Dataset records
....................

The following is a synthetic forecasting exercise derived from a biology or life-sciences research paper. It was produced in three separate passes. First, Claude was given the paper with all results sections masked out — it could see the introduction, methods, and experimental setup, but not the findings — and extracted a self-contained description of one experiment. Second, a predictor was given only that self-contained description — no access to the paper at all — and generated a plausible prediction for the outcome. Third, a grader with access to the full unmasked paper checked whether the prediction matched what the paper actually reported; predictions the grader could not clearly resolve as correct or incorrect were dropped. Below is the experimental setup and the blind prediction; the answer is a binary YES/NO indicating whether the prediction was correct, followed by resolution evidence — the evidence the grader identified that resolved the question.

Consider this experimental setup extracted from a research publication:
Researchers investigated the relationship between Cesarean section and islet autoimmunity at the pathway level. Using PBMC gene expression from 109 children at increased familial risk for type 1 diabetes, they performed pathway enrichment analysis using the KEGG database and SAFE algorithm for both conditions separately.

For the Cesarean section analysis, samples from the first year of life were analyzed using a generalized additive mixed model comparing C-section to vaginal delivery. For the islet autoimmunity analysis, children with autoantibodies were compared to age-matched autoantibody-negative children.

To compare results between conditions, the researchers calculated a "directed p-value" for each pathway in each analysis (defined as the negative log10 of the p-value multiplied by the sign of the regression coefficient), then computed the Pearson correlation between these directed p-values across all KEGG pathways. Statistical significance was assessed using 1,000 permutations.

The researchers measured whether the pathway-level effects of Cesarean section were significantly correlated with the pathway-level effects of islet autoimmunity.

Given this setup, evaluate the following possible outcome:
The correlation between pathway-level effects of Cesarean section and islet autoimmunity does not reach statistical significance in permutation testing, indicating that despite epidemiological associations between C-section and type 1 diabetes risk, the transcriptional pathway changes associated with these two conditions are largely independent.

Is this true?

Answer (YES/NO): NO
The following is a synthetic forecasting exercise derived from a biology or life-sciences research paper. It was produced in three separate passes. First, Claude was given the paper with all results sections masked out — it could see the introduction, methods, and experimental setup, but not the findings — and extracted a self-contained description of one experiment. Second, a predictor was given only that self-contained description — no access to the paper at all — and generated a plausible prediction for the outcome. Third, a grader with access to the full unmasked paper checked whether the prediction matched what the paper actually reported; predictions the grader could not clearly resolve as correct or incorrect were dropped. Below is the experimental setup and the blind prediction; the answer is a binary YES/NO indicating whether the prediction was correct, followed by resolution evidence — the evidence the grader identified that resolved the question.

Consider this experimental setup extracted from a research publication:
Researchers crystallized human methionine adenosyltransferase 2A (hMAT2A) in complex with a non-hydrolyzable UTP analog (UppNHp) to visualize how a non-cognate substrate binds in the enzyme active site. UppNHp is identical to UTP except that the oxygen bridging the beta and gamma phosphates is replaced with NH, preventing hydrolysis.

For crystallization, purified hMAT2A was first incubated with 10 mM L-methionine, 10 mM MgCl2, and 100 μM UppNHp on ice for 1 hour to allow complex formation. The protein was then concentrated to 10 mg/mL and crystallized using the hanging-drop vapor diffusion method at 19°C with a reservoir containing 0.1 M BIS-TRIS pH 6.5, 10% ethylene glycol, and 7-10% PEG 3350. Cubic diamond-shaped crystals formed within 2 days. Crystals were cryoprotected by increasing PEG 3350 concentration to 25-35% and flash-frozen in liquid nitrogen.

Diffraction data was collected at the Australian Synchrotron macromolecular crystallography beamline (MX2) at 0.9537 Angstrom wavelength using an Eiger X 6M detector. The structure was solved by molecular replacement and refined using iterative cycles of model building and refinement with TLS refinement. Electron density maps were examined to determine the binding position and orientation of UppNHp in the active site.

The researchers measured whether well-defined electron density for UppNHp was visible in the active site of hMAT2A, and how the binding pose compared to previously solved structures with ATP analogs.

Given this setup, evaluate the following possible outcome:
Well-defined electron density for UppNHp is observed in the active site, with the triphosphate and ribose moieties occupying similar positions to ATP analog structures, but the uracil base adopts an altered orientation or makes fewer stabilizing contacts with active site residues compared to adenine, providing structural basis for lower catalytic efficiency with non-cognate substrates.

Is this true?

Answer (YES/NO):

....................

What to work on ->
Each line above that contains the string "islet" should be copied.

Response to the task ->
Researchers investigated the relationship between Cesarean section and islet autoimmunity at the pathway level. Using PBMC gene expression from 109 children at increased familial risk for type 1 diabetes, they performed pathway enrichment analysis using the KEGG database and SAFE algorithm for both conditions separately.
For the Cesarean section analysis, samples from the first year of life were analyzed using a generalized additive mixed model comparing C-section to vaginal delivery. For the islet autoimmunity analysis, children with autoantibodies were compared to age-matched autoantibody-negative children.
The researchers measured whether the pathway-level effects of Cesarean section were significantly correlated with the pathway-level effects of islet autoimmunity.
The correlation between pathway-level effects of Cesarean section and islet autoimmunity does not reach statistical significance in permutation testing, indicating that despite epidemiological associations between C-section and type 1 diabetes risk, the transcriptional pathway changes associated with these two conditions are largely independent.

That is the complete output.